• Stated goal: How many lines in the records below contain the string "farther", with uppercase and lowercase treated as different? Reply with the number alone.

• Dataset content:
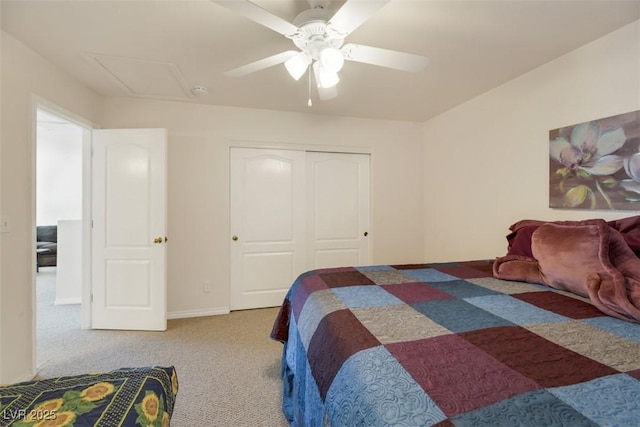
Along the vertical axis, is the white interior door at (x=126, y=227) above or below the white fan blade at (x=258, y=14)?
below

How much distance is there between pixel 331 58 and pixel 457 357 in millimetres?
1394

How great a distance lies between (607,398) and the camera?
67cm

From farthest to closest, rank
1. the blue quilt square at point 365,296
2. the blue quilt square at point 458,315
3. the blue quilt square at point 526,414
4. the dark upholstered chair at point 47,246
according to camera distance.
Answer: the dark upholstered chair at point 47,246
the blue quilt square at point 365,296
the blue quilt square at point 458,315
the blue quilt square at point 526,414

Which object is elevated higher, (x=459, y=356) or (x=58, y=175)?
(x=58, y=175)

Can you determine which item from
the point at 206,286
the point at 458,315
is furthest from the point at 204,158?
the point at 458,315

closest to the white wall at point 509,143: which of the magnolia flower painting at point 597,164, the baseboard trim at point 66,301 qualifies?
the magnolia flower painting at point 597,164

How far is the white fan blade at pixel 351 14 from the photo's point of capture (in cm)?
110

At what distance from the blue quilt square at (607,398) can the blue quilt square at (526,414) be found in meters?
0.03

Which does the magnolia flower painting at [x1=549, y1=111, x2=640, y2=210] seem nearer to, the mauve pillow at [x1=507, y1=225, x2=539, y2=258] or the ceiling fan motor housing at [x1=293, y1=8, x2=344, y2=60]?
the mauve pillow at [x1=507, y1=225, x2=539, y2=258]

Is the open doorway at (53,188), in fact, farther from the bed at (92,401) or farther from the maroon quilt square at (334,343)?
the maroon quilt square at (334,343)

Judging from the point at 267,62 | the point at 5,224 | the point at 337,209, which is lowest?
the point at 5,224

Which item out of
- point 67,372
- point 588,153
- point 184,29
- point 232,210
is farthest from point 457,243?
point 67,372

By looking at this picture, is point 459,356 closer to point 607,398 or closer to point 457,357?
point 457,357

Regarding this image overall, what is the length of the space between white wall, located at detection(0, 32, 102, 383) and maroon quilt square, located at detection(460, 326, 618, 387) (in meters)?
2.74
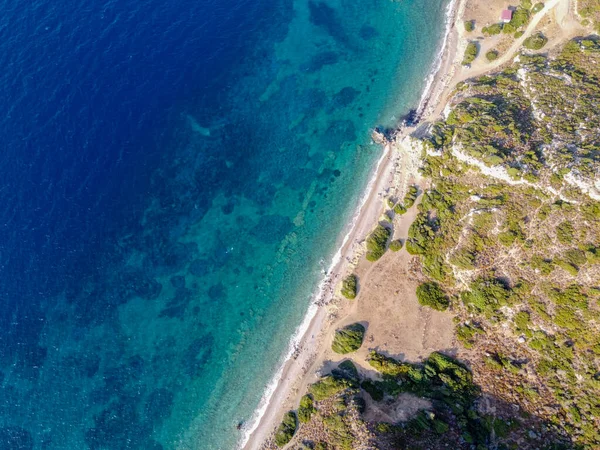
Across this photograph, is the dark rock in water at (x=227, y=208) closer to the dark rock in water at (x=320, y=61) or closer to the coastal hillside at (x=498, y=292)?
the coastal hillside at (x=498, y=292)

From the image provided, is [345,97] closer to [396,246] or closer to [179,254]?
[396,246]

--

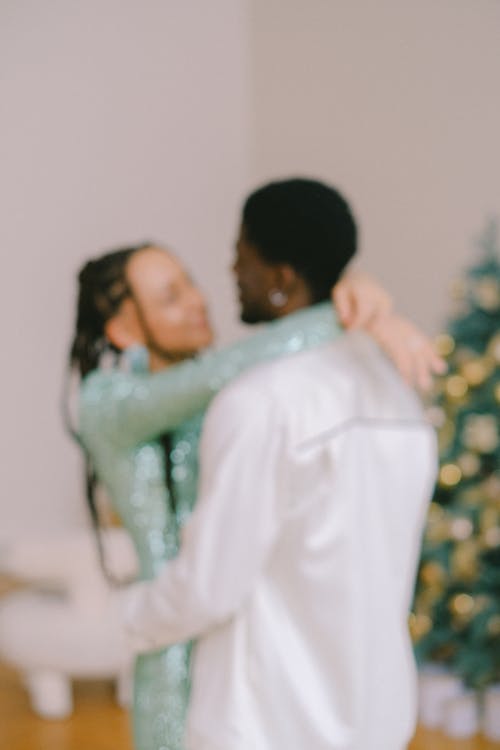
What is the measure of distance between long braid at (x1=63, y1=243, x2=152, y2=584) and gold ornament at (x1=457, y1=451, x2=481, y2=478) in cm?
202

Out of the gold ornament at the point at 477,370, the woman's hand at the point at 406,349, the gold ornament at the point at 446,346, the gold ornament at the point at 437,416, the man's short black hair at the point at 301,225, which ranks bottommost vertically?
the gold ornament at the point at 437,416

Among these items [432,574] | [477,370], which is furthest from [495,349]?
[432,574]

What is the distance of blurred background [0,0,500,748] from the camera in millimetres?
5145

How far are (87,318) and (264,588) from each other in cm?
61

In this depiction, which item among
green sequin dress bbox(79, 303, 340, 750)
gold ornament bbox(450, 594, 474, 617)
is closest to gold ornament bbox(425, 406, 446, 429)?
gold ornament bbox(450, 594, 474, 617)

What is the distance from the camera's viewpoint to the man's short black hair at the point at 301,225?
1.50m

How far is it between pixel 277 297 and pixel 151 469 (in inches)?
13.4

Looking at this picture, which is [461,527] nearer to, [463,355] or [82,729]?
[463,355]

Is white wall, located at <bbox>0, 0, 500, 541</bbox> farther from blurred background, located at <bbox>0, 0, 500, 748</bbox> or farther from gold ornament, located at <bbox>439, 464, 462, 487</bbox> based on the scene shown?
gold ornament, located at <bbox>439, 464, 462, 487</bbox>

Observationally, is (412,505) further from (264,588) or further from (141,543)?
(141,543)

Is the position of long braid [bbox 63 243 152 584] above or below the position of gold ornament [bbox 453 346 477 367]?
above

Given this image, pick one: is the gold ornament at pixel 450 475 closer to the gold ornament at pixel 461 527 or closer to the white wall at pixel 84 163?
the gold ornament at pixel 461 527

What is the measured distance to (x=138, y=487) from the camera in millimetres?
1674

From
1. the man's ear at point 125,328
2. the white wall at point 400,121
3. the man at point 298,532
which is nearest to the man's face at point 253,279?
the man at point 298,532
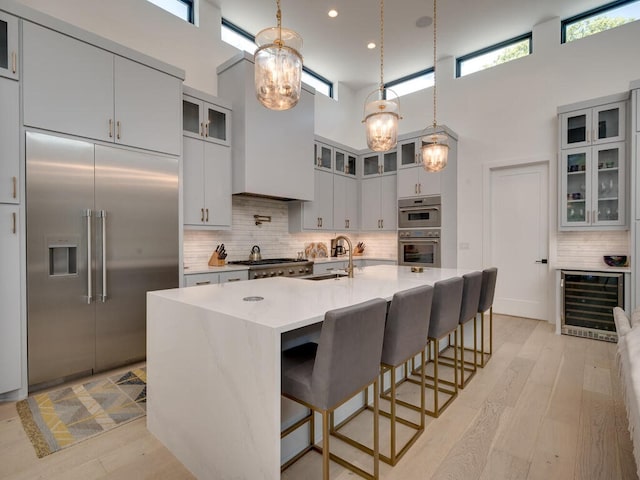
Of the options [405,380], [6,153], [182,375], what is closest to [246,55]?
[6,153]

• Reply to the exercise: 2